40% (4/10) response rate observed in the efficacy-evaluable patients with NRAS Q61X melanoma, including three confirmed partial responses and one unconfirmed partial response; the melanoma cohort in SEACRAFT-1 is generally representative of the patient population currently being enrolled in the pivotal SEACRAFT-2 trial

70% (7/10) of patients remained on treatment as of the data cutoff, including all four responders

*Safety data cutoff date was September 3, 2024. Efficacy data cutoff date was September 5, 2024.

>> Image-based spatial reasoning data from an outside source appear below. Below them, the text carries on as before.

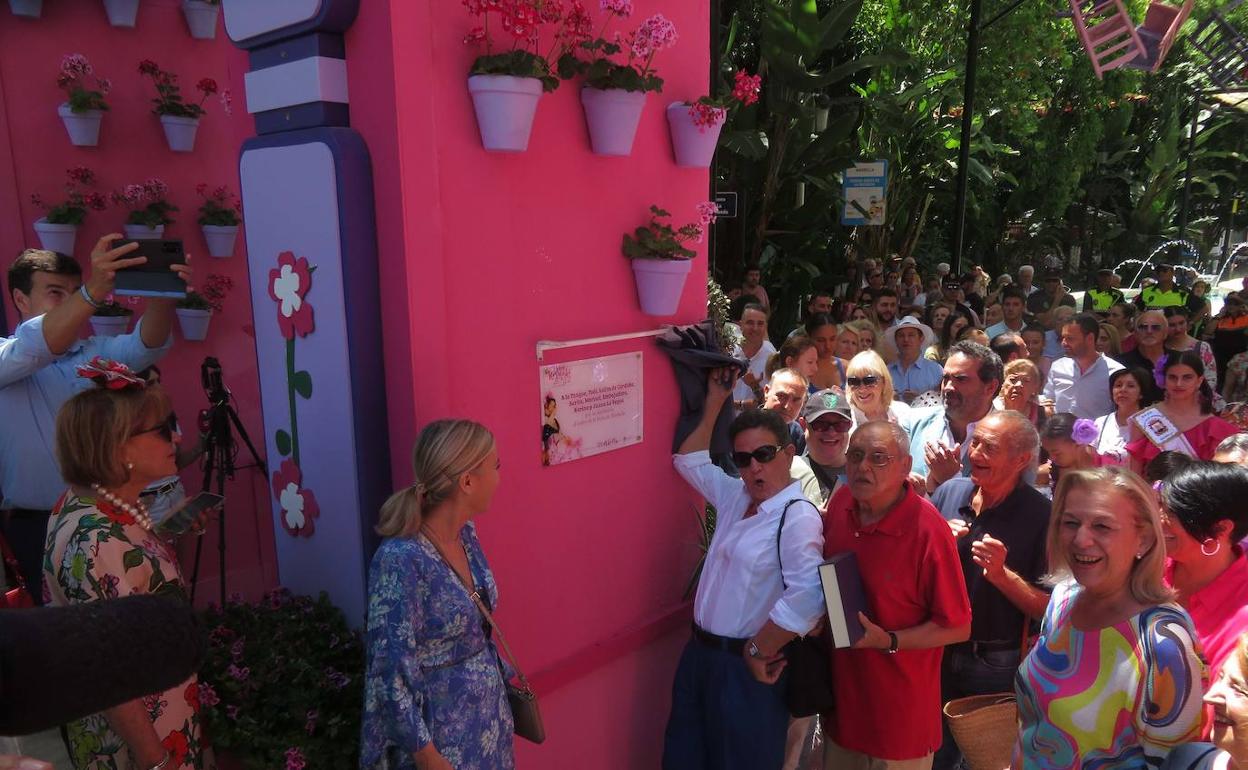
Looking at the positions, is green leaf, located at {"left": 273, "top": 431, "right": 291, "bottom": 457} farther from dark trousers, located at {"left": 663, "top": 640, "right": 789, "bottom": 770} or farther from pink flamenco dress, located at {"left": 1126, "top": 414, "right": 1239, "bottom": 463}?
pink flamenco dress, located at {"left": 1126, "top": 414, "right": 1239, "bottom": 463}

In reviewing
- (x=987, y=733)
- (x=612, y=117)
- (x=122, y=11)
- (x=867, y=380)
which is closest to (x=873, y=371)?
(x=867, y=380)

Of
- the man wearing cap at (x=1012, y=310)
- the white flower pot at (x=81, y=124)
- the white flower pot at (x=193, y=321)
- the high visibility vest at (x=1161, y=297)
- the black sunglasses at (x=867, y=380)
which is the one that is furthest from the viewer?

Naporafenib plus trametinib has been generally well tolerated as of the safety cutoff date, with mostly low-grade adverse events in the majority of patients. The Company believes that the use of mandatory primary rash prophylaxis helped reduce the frequency and severity of skin toxicities, reduced drug discontinuation rate due to adverse events, and improved the observed tolerability as measured by the increased relative dose intensity, as compared to the prior clinical trials of naporafenib plus trametinib conducted by Novartis, which did not include the use of mandatory primary rash prophylaxis.

The Company believes that the preliminary SEACRAFT-1 data reinforce the potential of the ongoing Phase 3 SEACRAFT-2 trial in patients with NRAS-mutant (NRASm) melanoma. The Company expects to read out randomized dose optimization data from Stage 1 of the SEACRAFT-2 Phase 3 trial in 2025.